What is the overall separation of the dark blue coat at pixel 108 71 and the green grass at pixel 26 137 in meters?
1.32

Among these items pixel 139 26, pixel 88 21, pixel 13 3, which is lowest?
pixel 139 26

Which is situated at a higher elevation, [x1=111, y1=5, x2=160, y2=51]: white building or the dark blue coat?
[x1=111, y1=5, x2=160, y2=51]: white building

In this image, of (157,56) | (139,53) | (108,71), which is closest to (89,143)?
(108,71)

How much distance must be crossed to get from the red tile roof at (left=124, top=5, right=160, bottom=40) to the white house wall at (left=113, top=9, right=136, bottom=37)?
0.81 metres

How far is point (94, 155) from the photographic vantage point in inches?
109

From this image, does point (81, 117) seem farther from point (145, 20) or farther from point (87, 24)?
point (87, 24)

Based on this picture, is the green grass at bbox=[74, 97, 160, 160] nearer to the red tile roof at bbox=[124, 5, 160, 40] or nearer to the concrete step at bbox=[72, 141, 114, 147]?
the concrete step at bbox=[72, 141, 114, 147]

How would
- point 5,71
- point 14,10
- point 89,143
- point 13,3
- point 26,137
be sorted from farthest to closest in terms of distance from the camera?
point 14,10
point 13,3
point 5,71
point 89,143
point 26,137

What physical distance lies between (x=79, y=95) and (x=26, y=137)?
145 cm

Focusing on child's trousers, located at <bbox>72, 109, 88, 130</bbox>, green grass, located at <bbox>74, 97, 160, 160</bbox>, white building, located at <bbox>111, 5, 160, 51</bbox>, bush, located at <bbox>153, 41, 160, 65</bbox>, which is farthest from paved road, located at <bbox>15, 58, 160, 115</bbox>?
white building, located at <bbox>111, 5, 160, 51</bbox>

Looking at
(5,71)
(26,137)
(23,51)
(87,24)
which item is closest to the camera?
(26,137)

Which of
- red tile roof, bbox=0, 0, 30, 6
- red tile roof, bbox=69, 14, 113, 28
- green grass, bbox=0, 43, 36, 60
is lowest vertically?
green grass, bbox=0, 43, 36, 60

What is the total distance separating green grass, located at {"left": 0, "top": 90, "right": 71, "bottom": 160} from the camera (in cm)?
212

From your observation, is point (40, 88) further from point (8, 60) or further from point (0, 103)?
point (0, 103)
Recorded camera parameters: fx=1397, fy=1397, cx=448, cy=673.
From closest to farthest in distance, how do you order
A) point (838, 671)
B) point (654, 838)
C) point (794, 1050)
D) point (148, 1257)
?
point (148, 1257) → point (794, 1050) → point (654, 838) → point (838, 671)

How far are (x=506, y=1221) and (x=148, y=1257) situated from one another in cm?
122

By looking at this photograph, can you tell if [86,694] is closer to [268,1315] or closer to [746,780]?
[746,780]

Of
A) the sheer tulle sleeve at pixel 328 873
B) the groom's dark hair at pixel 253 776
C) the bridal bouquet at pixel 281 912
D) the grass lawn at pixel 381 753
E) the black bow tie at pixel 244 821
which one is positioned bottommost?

- [Task to complete]
Convert the material above into a JSON list of strings with one string per line, leaving out blank lines.

- [Finished task]
[
  "What is the overall separation of the dark blue coat at pixel 108 71 and the green grass at pixel 26 137 in meters?",
  "1.32",
  "Among these items pixel 139 26, pixel 88 21, pixel 13 3, which is lowest?",
  "pixel 139 26",
  "Which is situated at a higher elevation, [x1=111, y1=5, x2=160, y2=51]: white building or the dark blue coat?",
  "[x1=111, y1=5, x2=160, y2=51]: white building",
  "In this image, of (157,56) | (139,53) | (108,71), which is closest to (89,143)?",
  "(108,71)",
  "How much distance must be crossed to get from the red tile roof at (left=124, top=5, right=160, bottom=40) to the white house wall at (left=113, top=9, right=136, bottom=37)?",
  "0.81 metres",
  "How far is point (94, 155) from the photographic vantage point in inches?",
  "109",
  "From this image, does point (81, 117) seem farther from point (145, 20) or farther from point (87, 24)?",
  "point (87, 24)",
  "Based on this picture, is the green grass at bbox=[74, 97, 160, 160] nearer to the red tile roof at bbox=[124, 5, 160, 40] or nearer to the concrete step at bbox=[72, 141, 114, 147]?",
  "the concrete step at bbox=[72, 141, 114, 147]",
  "How would",
  "- point 5,71",
  "- point 14,10",
  "- point 89,143",
  "- point 13,3",
  "- point 26,137",
  "be sorted from farthest to closest in terms of distance from the camera?",
  "point 14,10",
  "point 13,3",
  "point 5,71",
  "point 89,143",
  "point 26,137",
  "What physical distance lies between (x=79, y=95) and (x=26, y=137)?",
  "145 cm",
  "Focusing on child's trousers, located at <bbox>72, 109, 88, 130</bbox>, green grass, located at <bbox>74, 97, 160, 160</bbox>, white building, located at <bbox>111, 5, 160, 51</bbox>, bush, located at <bbox>153, 41, 160, 65</bbox>, which is farthest from paved road, located at <bbox>15, 58, 160, 115</bbox>?",
  "white building, located at <bbox>111, 5, 160, 51</bbox>",
  "Looking at",
  "(5,71)",
  "(26,137)",
  "(23,51)",
  "(87,24)",
  "which item is closest to the camera?",
  "(26,137)",
  "Which of",
  "- red tile roof, bbox=0, 0, 30, 6",
  "- red tile roof, bbox=69, 14, 113, 28",
  "- green grass, bbox=0, 43, 36, 60",
  "is lowest vertically?",
  "green grass, bbox=0, 43, 36, 60",
  "What is the total distance separating green grass, located at {\"left\": 0, \"top\": 90, \"right\": 71, \"bottom\": 160} from the camera (in cm)?",
  "212",
  "From your observation, is point (40, 88) further from point (8, 60) or further from point (0, 103)?",
  "point (0, 103)",
  "Recorded camera parameters: fx=1397, fy=1397, cx=448, cy=673.",
  "From closest to farthest in distance, how do you order",
  "A) point (838, 671)",
  "B) point (654, 838)",
  "C) point (794, 1050)",
  "D) point (148, 1257)",
  "?",
  "point (148, 1257) → point (794, 1050) → point (654, 838) → point (838, 671)",
  "How far are (x=506, y=1221) and (x=148, y=1257) situated from one another in cm?",
  "122",
  "By looking at this photograph, can you tell if [86,694] is closer to [268,1315] or closer to [746,780]?",
  "[746,780]",
  "Of",
  "A) the sheer tulle sleeve at pixel 328 873",
  "B) the groom's dark hair at pixel 253 776",
  "C) the bridal bouquet at pixel 281 912",
  "D) the grass lawn at pixel 381 753",
  "E) the black bow tie at pixel 244 821",
  "which one is positioned bottommost?"
]